[TASK GOAL] Return the data verbatim, beginning at the line that contains "In what is shown" and continuing through the final line of the data.

[DATA ROWS]
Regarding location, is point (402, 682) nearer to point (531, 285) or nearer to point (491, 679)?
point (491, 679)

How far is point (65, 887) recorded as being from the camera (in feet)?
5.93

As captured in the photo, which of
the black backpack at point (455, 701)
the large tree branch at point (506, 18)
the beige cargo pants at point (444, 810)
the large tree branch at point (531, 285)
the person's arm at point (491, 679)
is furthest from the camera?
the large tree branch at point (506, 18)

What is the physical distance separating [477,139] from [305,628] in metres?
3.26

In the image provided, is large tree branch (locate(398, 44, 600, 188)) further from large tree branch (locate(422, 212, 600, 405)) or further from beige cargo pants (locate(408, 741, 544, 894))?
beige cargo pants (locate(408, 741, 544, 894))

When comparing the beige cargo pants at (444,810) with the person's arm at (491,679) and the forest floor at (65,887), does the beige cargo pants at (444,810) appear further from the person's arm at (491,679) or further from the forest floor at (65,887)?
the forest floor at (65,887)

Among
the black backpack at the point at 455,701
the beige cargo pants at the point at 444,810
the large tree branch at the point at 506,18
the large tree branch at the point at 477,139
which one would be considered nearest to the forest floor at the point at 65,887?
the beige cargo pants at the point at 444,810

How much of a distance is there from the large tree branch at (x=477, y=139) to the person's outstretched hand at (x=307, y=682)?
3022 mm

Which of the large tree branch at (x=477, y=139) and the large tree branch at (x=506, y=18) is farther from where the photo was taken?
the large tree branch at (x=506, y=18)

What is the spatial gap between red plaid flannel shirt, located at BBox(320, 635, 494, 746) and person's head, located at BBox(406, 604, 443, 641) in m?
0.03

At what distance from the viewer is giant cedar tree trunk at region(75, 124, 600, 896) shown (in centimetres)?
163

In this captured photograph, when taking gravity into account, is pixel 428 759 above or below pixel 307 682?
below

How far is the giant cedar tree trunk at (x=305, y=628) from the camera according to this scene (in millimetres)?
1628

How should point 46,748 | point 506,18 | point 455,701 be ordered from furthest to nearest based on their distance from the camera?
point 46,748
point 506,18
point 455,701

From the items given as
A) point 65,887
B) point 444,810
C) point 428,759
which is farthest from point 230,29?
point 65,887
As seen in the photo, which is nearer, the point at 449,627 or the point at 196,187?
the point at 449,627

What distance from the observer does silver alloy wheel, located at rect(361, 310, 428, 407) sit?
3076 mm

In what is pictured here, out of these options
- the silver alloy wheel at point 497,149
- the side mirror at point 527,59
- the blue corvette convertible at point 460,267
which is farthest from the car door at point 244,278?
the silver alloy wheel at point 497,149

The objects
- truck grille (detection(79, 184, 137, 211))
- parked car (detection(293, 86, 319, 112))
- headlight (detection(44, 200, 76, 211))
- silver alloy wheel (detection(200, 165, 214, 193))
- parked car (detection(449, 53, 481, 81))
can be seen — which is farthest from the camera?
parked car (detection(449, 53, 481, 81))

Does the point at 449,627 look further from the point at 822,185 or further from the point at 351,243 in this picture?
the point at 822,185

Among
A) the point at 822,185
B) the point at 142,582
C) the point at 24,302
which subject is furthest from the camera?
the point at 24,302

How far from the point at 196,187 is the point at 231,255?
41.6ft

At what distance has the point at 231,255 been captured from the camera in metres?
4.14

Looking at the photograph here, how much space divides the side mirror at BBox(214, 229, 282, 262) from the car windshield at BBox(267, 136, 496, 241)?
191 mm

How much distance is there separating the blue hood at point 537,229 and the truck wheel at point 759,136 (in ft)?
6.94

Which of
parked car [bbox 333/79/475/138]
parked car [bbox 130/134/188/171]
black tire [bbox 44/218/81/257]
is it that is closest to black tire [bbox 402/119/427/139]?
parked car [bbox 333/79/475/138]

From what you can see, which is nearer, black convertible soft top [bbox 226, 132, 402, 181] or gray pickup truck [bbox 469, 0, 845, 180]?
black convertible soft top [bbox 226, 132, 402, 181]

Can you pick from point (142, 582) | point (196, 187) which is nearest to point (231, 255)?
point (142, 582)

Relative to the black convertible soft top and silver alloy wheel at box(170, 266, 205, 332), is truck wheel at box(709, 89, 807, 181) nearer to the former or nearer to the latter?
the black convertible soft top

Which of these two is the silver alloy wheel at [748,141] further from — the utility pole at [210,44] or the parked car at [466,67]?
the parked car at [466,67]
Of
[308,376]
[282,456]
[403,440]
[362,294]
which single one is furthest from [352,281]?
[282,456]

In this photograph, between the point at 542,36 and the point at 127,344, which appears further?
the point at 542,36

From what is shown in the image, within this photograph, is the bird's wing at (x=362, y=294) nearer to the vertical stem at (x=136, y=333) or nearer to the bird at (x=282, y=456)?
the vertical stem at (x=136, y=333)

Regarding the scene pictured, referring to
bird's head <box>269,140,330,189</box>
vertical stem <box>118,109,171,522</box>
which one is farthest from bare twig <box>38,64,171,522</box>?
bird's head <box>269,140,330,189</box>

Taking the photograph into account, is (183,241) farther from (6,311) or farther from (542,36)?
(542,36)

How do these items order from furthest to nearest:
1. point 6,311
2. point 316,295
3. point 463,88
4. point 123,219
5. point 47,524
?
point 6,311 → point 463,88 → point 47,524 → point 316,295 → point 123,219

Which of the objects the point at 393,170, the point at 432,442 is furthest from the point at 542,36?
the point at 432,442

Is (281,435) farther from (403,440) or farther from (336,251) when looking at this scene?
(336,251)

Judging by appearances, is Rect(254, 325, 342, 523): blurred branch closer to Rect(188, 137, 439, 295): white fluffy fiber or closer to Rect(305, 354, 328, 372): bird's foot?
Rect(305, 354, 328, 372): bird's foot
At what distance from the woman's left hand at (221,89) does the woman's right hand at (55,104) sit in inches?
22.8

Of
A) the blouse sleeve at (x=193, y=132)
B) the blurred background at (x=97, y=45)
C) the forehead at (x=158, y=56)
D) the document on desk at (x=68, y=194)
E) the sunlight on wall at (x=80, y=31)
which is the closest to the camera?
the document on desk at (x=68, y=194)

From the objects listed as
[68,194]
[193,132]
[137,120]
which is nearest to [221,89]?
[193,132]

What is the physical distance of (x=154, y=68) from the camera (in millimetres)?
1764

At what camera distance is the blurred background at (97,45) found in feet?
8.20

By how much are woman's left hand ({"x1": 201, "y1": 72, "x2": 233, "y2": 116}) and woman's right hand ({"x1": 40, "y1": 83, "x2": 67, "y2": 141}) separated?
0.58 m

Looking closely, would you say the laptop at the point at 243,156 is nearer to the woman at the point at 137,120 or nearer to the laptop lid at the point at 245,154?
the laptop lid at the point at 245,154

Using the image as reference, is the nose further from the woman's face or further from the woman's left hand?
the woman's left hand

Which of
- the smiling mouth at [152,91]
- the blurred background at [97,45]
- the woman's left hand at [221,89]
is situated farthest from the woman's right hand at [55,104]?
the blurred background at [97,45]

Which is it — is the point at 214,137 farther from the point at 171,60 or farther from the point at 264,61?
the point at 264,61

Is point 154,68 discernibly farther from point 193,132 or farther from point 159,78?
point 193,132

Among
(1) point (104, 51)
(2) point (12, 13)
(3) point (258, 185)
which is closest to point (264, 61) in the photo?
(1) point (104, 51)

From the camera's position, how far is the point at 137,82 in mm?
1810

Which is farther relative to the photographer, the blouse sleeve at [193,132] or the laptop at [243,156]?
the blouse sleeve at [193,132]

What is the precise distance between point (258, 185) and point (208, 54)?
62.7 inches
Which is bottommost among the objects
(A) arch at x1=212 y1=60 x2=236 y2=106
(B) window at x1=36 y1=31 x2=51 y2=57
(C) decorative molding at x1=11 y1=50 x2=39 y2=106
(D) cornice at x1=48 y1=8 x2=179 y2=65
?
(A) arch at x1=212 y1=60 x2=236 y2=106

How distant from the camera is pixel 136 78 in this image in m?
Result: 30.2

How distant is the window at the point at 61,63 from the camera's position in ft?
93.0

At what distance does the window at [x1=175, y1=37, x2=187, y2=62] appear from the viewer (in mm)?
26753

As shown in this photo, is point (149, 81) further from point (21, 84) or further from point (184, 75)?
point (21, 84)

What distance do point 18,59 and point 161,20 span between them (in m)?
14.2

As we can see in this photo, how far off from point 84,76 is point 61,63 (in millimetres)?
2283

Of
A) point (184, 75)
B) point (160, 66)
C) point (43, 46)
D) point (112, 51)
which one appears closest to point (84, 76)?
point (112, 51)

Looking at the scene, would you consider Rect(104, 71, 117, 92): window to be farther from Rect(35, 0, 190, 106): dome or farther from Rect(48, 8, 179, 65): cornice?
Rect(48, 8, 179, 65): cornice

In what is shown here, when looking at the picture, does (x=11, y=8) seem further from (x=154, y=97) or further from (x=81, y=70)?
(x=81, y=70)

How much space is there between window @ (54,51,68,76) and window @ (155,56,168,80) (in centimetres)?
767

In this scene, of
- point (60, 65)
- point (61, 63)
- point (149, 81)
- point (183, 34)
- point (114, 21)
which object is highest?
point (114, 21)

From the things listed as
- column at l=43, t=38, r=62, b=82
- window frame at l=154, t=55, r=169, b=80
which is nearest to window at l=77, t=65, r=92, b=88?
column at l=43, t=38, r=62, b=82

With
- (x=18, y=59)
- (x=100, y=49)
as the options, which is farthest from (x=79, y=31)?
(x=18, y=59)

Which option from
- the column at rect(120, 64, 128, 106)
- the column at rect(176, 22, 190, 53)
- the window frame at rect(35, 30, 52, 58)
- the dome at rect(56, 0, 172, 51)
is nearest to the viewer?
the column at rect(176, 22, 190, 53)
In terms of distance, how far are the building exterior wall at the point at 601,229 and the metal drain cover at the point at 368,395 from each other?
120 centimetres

[COMPLETED EXERCISE]
In what is shown here, when looking at the picture, does (x=11, y=8) seem further from (x=154, y=97) or further from (x=81, y=70)?
(x=81, y=70)

How much space is there between window @ (54,51,68,76) and window @ (155,56,168,80) (in centimetres)?
767

In this scene, of
- point (60, 65)
- point (61, 63)
- point (149, 81)
- point (183, 34)
- point (114, 21)
which object is highest?
point (114, 21)

From the things listed as
- column at l=43, t=38, r=62, b=82
- window frame at l=154, t=55, r=169, b=80
which is nearest to window at l=77, t=65, r=92, b=88?
column at l=43, t=38, r=62, b=82

With
- (x=18, y=59)
- (x=100, y=49)
as the options, which is farthest from (x=79, y=31)?
(x=18, y=59)

Which option from
- the column at rect(120, 64, 128, 106)
- the column at rect(176, 22, 190, 53)
- the window frame at rect(35, 30, 52, 58)
- the dome at rect(56, 0, 172, 51)
is nearest to the viewer?
the column at rect(176, 22, 190, 53)
In terms of distance, how far are the building exterior wall at the point at 601,229 and the metal drain cover at the point at 368,395 from each other?
120 centimetres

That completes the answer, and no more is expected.